╔══

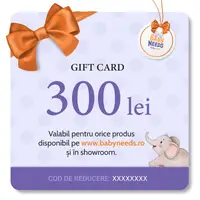 Voucher Cadou Babyneeds 300 Lei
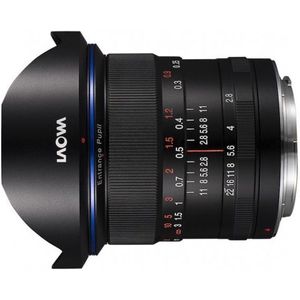 Venus Optic - Laowa 12mm f/2.8 Zero-D - Objectief - Zwart - Nikon Z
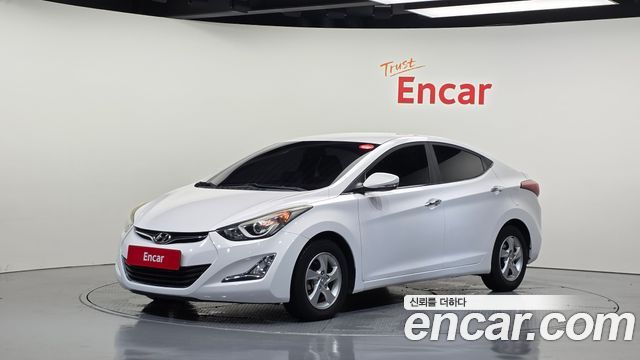 Hyundai AVANTE из Кореи Encar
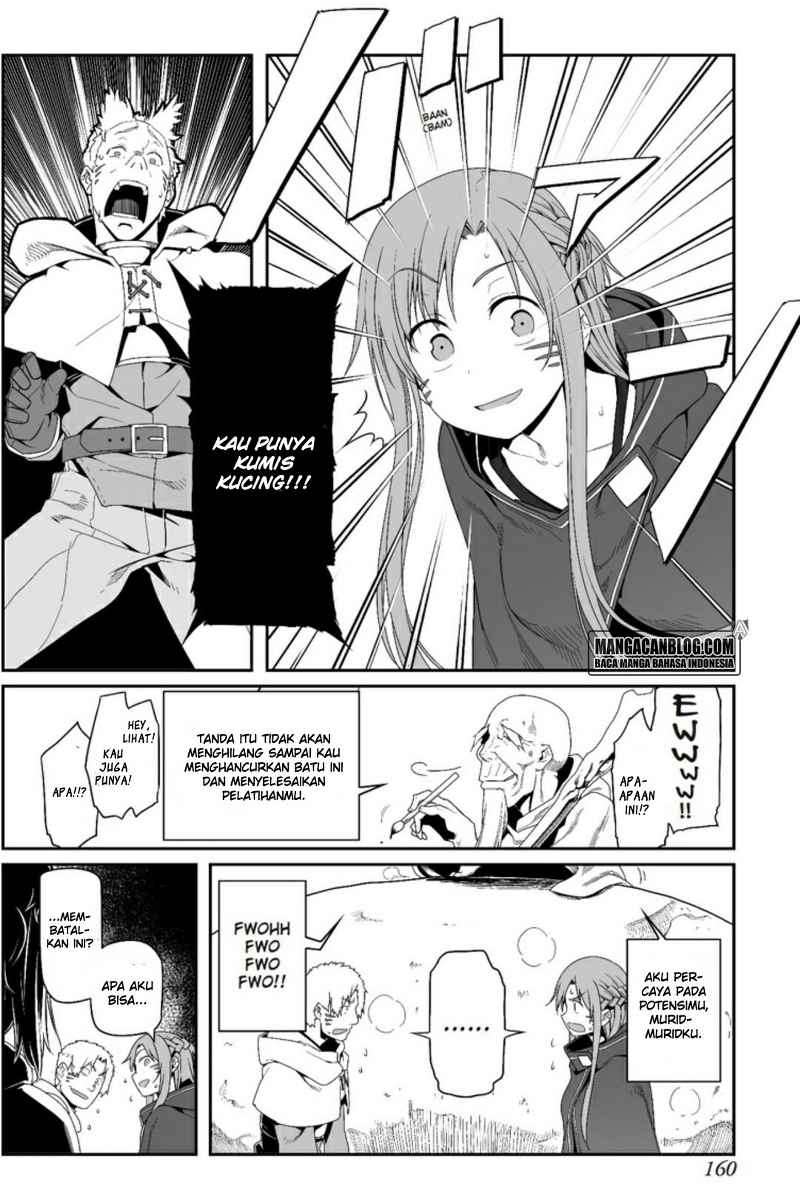 Sword Art Online – Progressive Chapter 15 - halaman 18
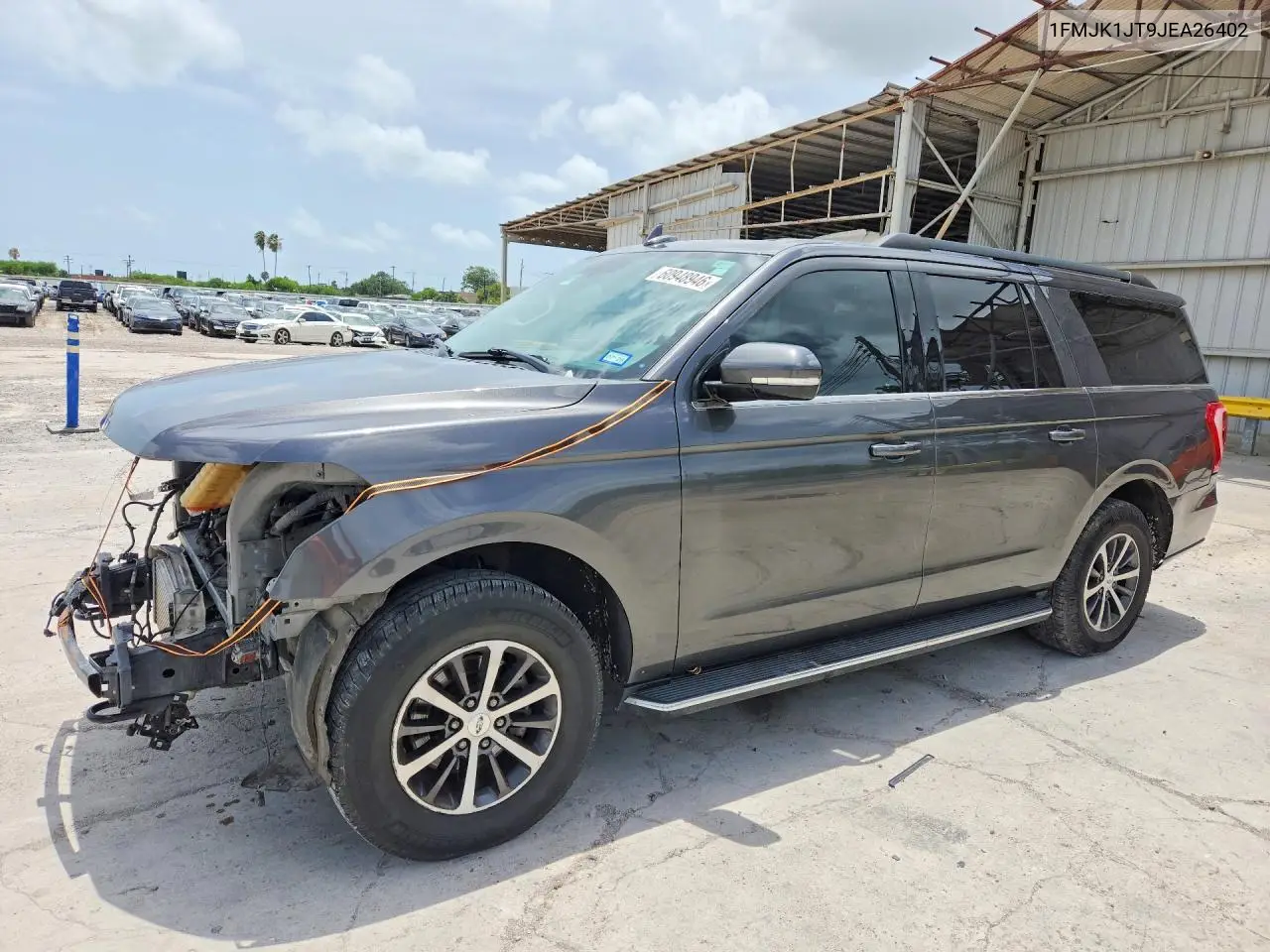 2018 Ford Expedition Max Xlt VIN: 1FMJK1JT9JEA26402 Lot: 60948946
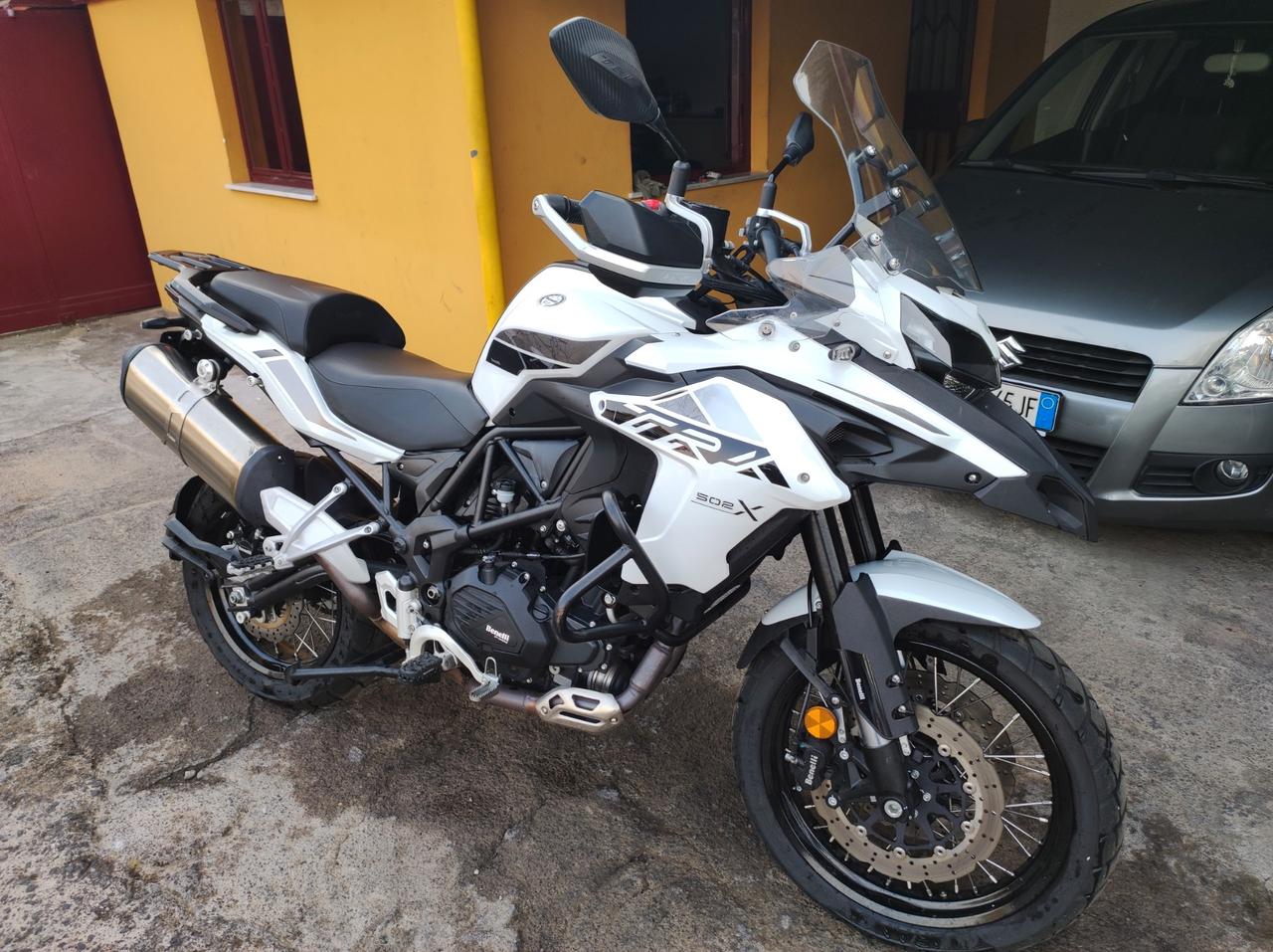 Benelli TRK 502 X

╚══

> [WHAT IS BEING ASKED]: Rewrite the text lines of the items above as a Markdown table with two columns, Row (the line's number) and Text (the line itself), skipping any blank lines. Leave the pictures out.

> [SOLUTION FOR THIS PROBLEM]:
| Row | Text |
|---|---|
| 1 |  Voucher Cadou Babyneeds 300 Lei |
| 2 |  Venus Optic - Laowa 12mm f/2.8 Zero-D - Objectief - Zwart - Nikon Z |
| 3 |  Hyundai AVANTE из Кореи Encar |
| 4 |  Sword Art Online – Progressive Chapter 15 - halaman 18 |
| 5 |  2018 Ford Expedition Max Xlt VIN: 1FMJK1JT9JEA26402 Lot: 60948946 |
| 6 |  Benelli TRK 502 X |